Ai Weiwei in Indy

Yesterday I visited The Indianapolis Museum of Art’s current exhibition of the work of Ai Weiwei, Chinese artist, political activist, and all-around provocateur. The exhibit, entitled Ai Weiwei: According to What?, has a large number of his works including examples of his series of “studies in perspective” in which he flicks off the White House and Tiananmen. Some of his pieces rely on salvaged materials that are reassembled using traditional Chinese joining techniques, including his iconic Map of China. Photographs from his period in New York are featured including a few taken of him with Allen Ginsburg, and another of the young artist imitating Andy Warhol.

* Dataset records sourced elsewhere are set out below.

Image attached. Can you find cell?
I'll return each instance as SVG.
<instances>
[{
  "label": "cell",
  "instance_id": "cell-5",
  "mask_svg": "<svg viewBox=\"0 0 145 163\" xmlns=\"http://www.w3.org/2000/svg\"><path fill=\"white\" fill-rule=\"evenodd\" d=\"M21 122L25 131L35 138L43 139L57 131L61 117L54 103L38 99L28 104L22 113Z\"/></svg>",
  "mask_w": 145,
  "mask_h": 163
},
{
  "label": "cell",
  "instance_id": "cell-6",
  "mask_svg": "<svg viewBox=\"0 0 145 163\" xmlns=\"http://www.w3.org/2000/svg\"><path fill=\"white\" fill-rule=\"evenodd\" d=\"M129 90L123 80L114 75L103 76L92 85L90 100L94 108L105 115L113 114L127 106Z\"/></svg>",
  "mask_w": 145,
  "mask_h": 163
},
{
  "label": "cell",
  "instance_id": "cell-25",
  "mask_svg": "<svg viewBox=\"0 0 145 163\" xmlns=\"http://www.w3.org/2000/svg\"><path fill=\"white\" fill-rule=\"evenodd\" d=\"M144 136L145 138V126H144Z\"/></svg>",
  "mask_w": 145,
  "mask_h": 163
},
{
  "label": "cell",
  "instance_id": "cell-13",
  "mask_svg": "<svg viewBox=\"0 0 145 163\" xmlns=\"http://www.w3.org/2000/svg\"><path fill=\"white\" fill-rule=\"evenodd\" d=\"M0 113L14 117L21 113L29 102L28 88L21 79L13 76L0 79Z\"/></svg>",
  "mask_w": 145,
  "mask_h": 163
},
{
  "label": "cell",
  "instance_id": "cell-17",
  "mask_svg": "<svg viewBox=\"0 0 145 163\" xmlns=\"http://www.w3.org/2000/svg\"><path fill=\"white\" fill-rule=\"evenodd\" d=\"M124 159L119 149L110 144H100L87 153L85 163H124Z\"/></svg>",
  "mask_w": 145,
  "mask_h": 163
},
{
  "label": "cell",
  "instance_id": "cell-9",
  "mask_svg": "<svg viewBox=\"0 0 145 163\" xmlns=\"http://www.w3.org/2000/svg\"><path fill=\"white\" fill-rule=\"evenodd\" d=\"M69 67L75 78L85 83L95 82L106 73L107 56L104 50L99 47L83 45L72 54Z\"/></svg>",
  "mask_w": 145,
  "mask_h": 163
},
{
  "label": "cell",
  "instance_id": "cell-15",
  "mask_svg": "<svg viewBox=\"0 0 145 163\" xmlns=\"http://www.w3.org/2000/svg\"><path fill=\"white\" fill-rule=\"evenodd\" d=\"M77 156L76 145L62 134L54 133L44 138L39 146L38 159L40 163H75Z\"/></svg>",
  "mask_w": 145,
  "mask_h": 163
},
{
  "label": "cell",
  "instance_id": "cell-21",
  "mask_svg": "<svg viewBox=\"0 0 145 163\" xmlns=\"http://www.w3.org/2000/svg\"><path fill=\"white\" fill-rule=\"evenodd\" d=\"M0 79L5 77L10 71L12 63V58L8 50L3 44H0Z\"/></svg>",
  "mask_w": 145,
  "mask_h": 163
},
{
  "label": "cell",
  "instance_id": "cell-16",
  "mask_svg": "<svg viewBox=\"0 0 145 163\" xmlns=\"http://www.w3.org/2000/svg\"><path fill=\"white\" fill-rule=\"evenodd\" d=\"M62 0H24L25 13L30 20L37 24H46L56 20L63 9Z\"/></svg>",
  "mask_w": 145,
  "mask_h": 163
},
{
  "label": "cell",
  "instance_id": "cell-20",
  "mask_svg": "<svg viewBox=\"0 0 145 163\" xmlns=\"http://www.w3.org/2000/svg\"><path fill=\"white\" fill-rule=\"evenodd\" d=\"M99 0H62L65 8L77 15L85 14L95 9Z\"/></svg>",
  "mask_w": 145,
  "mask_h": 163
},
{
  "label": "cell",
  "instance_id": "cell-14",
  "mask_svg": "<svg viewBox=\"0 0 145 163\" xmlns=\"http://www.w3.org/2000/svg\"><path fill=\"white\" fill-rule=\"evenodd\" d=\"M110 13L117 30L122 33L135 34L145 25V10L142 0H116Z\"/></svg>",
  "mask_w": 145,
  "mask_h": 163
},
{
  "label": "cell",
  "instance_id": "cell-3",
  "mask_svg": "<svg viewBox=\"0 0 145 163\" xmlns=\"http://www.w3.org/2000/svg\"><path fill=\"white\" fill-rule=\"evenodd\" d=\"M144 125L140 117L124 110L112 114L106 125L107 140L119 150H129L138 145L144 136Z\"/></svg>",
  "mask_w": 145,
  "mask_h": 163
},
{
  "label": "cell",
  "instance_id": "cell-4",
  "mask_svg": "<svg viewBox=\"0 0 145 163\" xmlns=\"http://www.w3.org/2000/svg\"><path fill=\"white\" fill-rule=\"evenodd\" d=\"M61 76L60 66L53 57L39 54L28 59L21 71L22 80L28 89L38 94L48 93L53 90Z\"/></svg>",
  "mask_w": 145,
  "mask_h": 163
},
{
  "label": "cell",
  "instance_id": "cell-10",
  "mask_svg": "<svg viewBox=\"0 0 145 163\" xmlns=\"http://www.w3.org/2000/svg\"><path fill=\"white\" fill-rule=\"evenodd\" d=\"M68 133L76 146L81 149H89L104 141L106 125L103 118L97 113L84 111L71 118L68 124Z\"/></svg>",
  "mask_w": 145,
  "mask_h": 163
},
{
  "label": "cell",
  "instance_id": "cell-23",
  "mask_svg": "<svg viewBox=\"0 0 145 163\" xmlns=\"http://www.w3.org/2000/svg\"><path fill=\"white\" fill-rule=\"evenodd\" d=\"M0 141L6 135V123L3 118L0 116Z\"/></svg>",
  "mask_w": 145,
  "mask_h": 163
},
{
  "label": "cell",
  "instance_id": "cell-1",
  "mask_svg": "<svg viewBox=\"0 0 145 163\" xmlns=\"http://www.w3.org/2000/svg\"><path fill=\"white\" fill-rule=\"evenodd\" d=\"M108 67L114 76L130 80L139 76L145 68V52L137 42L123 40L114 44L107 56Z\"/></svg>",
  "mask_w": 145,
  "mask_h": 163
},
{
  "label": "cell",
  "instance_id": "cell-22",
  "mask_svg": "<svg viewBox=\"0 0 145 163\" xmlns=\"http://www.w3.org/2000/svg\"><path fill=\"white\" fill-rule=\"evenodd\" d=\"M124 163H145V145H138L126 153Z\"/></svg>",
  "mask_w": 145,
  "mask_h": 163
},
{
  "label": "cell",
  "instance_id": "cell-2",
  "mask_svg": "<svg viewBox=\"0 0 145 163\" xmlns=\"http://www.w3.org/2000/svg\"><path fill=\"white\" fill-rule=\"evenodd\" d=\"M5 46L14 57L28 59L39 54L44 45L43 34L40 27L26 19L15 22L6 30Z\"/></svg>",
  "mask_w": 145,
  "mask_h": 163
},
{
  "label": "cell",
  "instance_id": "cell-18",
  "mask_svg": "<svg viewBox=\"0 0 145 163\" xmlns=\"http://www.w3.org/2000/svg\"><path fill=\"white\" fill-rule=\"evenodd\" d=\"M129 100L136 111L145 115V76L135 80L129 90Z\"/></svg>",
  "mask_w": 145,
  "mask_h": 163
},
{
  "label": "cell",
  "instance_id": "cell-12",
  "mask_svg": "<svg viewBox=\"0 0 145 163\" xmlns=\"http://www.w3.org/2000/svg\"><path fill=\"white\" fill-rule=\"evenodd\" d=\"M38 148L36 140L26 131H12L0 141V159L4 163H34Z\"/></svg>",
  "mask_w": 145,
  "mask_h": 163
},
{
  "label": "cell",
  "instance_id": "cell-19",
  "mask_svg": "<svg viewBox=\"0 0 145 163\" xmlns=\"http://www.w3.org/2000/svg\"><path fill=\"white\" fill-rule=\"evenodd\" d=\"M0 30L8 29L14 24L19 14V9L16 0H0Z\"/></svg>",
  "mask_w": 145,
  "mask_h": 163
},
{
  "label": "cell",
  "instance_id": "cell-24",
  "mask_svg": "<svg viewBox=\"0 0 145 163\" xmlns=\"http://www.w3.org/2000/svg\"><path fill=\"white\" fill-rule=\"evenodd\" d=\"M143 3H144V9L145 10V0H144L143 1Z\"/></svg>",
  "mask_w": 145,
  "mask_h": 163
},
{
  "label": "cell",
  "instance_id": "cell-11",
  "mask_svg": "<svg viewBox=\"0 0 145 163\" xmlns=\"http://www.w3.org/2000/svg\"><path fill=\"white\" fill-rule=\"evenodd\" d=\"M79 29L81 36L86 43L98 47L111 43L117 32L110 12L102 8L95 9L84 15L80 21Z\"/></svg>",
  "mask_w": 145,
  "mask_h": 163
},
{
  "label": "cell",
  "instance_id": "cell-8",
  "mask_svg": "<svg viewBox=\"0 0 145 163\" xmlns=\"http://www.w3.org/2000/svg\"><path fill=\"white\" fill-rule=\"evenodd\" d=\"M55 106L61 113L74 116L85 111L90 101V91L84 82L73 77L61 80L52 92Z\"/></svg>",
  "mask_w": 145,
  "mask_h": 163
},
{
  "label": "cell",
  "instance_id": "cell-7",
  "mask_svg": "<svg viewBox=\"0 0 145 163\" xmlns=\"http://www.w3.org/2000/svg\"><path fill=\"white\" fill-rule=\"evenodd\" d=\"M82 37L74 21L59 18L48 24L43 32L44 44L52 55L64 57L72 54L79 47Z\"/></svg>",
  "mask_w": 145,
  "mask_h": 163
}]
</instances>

Some of the works are much less visually striking than others, but often the process and message behind them are more important that the actual works themselves. I felt this was especially the case with his most politically significant work in the exhibit in which he critiques the Chinese government’s handling of the 2008 earthquake in Sichuan province. In the last room of the exhibit, the 5,000+ names of children killed in poorly-constructed school buildings are posted on the wall and read through a speaker with a series of stacked pieces of rebar laying in the foreground. The stacks of rebar aren’t particularly impressive themselves, but the viewer learns that these were taken from buildings destroyed in the earthquake and painstakingly re-straightened by Ai Weiwei and his assistants. In attempting to set right what he sees as wrong, oftentimes in open provocation of the Chinese government, Ai Weiwei does his most powerful work.